Ambon (ANTARA) - Ratusan pengungsi asal Desa Pelauw, Kecamatan Haruku, Kabupaten Maluku Tengah tetap bertahan di gedung Kantor DPRD Provinsi Maluku sampai tuntutan mereka untuk bisa melakukan rapat dengar pendapat dengan pimpinan dan anggota dewan bisa dipenuhi.
Pantauan ANTARA di Ambon, Kamis, para pendemo yang terdiri dari anak-anak, remaja, pemuda, hingga lansia ini awalnya diterima anggota DPRD Maluku, Saodah Santhy Tethol. Namun, keinginan mereka untuk bertemu empat pimpinan DPRD Maluku tidak terkabul, karena sedang melakukan tugas di luar daerah.
"Kami akan mendesak pimpinan DPRD dan pemerintah daerah untuk segera menyelesaikan persoalan pengungsi Pelauw yang sudah 10 tahun berlalu dan mereka masih hidup di pengungsian," kata Saodah.

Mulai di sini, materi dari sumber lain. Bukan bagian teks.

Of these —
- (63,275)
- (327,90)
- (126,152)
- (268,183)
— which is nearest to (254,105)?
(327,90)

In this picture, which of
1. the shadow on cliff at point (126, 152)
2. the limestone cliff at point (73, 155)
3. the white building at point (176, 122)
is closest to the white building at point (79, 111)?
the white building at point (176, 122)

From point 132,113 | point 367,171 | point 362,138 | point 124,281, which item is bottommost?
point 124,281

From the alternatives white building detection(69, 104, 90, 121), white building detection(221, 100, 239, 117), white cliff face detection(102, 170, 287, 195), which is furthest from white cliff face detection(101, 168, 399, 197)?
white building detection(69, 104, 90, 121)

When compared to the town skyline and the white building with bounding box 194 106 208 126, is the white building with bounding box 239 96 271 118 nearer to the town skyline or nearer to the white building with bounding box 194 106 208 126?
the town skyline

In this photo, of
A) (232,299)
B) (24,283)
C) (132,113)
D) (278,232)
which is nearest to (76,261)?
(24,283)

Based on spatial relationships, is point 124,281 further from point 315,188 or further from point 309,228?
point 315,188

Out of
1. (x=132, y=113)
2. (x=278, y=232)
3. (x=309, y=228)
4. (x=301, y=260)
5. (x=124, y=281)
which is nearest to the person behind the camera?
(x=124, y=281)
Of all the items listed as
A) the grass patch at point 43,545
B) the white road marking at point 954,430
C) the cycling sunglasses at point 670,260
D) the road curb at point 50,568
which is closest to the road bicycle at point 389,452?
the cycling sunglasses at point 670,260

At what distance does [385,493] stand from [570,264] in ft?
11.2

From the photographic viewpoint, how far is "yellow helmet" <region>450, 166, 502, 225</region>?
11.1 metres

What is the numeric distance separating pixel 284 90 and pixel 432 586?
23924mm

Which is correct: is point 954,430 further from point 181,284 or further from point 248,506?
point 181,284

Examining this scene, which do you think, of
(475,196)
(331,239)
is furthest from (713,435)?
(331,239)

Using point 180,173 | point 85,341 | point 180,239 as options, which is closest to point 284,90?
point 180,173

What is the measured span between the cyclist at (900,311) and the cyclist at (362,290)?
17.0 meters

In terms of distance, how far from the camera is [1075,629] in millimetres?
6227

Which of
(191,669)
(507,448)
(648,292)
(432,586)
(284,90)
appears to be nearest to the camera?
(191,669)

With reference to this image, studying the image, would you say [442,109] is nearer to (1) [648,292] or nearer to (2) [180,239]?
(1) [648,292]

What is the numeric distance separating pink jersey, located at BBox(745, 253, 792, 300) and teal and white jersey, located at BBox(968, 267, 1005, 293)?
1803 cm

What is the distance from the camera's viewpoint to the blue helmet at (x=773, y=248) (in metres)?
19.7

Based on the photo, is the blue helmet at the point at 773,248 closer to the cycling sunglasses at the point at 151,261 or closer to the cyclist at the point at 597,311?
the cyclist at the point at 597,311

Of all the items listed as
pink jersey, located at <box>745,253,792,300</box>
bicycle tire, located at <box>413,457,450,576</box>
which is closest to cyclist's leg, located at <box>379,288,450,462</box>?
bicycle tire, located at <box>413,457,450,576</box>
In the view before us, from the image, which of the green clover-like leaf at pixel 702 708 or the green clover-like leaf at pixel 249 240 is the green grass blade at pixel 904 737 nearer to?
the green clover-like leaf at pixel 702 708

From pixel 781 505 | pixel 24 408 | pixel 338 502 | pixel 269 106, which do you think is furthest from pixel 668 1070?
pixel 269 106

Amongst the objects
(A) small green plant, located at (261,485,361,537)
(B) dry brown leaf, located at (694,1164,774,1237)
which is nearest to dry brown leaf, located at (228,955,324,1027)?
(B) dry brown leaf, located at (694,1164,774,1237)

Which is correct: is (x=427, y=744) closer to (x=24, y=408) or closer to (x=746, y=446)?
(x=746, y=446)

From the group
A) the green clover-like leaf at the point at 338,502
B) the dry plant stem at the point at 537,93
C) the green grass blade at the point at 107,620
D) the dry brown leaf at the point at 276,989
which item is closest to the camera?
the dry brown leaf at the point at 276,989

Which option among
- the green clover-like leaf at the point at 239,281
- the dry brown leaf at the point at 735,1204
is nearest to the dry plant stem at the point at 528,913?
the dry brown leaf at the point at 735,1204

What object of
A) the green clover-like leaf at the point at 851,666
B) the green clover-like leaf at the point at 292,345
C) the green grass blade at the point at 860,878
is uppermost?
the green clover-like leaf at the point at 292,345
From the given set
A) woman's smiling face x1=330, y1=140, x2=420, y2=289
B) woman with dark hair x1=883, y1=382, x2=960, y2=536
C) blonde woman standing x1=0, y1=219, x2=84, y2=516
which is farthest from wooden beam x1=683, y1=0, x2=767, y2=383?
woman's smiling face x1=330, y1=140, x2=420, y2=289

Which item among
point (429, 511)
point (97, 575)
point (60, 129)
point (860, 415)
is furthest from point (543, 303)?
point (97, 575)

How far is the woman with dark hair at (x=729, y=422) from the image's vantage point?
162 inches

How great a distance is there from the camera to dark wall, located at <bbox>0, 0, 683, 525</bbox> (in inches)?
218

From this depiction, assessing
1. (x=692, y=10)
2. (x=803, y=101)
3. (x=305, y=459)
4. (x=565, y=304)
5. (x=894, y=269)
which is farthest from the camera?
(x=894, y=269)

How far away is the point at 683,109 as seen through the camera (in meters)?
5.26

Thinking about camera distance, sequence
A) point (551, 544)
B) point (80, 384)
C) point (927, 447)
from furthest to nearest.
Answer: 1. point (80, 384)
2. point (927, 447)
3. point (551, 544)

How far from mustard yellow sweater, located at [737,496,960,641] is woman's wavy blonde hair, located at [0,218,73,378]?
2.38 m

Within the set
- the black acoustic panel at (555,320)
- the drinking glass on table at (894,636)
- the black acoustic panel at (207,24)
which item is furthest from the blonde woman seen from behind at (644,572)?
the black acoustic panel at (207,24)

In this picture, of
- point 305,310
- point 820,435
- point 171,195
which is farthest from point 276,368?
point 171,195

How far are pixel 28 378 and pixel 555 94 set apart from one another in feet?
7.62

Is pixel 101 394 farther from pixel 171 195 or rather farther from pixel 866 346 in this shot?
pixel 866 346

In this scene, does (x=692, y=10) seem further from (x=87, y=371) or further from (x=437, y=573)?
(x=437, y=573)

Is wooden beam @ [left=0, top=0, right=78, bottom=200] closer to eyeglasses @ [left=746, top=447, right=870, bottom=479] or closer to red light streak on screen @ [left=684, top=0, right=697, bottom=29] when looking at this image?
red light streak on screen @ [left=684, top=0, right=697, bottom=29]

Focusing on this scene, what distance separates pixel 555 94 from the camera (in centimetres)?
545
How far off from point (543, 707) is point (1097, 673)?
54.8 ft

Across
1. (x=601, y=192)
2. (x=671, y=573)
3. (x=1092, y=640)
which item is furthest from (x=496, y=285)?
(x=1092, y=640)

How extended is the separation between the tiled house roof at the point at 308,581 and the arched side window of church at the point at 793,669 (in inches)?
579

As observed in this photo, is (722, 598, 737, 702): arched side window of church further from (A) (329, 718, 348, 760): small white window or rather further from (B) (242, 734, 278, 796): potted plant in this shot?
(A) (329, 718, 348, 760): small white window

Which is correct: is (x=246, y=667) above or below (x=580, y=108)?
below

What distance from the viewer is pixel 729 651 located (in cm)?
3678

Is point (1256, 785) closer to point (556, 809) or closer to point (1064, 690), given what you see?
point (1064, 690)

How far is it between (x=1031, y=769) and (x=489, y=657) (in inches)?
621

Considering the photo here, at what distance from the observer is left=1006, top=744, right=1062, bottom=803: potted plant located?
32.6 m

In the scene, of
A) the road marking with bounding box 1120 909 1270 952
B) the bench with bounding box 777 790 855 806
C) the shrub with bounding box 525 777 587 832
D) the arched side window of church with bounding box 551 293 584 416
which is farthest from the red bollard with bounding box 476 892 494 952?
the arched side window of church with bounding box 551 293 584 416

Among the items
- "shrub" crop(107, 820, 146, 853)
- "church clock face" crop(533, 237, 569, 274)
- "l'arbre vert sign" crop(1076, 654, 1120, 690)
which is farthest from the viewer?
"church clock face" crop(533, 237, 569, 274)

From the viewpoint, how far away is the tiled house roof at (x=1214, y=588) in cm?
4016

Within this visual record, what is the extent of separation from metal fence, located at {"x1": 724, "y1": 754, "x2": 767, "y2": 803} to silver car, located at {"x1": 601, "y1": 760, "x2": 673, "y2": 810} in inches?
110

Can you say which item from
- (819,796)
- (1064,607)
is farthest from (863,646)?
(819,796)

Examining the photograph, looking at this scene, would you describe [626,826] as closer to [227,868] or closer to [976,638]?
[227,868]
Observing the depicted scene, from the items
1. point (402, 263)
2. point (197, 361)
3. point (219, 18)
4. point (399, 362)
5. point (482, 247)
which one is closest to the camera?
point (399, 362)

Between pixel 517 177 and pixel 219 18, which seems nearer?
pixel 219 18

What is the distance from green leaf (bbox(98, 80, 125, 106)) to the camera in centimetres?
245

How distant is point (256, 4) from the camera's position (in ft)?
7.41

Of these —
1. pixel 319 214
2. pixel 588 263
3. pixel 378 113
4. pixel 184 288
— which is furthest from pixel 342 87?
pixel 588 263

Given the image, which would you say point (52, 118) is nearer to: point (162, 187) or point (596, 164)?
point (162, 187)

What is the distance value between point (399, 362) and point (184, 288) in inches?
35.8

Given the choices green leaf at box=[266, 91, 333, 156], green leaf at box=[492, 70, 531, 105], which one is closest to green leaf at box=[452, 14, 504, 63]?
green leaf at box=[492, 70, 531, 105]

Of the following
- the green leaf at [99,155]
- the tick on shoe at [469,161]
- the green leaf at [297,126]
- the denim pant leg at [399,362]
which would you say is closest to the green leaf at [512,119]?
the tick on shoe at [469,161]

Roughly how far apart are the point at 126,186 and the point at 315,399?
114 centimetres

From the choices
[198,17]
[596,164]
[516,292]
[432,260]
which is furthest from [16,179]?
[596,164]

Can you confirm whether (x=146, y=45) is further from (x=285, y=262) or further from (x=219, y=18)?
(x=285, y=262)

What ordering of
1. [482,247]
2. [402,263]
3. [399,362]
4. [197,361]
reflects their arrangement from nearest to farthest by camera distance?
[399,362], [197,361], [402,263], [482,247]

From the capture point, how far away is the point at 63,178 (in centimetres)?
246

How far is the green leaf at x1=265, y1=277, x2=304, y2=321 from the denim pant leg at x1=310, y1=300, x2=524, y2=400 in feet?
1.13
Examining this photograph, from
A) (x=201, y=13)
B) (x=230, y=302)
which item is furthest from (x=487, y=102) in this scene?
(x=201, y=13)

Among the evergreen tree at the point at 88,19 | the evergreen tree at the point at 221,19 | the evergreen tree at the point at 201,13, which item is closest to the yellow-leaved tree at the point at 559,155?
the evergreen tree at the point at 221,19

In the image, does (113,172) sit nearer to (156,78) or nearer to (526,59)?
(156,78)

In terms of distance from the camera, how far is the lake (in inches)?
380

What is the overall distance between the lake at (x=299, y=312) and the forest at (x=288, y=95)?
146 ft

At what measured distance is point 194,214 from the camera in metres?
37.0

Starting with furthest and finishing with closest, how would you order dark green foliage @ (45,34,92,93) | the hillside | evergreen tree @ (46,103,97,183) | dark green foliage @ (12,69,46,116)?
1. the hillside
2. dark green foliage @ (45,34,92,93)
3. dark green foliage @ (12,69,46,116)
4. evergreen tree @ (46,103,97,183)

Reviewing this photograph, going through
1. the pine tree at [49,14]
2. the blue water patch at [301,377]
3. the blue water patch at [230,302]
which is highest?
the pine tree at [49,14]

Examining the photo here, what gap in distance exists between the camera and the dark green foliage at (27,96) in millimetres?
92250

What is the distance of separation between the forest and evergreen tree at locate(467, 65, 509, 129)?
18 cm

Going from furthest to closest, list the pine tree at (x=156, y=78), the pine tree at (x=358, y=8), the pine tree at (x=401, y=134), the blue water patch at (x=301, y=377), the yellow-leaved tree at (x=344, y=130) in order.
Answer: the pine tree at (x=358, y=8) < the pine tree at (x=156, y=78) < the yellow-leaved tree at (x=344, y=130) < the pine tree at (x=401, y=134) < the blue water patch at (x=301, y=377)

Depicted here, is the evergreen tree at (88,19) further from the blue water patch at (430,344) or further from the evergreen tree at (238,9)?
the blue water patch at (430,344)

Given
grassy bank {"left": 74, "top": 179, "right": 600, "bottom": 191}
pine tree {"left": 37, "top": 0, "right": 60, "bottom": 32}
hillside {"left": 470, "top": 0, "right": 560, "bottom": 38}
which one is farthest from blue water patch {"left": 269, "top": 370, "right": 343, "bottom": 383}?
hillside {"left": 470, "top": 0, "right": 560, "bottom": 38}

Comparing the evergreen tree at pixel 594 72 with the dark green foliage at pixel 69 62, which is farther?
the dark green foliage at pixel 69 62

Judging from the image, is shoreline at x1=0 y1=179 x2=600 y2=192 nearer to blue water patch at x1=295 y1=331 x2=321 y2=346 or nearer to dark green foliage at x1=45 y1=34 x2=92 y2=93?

Namun Pandi Talaohu dan Ali Salampessy selaku koordinator lapangan bersama ratusan pendemo menyatakan persoalan ini harus diselesaikan secara intitusi lembaga, sebab pernyataan Saodah hanyalah secara pribadi.
Mereka tetap menuntut dilakukannya rapat dengar pendapat antara DPRD dengan seluruh pengungsi tanpa harus diwakili. Bila tuntutan ini tidak dipenuhi, maka gedung kantor DPRD Maluku akan dijadikan sebagai tempat menginap.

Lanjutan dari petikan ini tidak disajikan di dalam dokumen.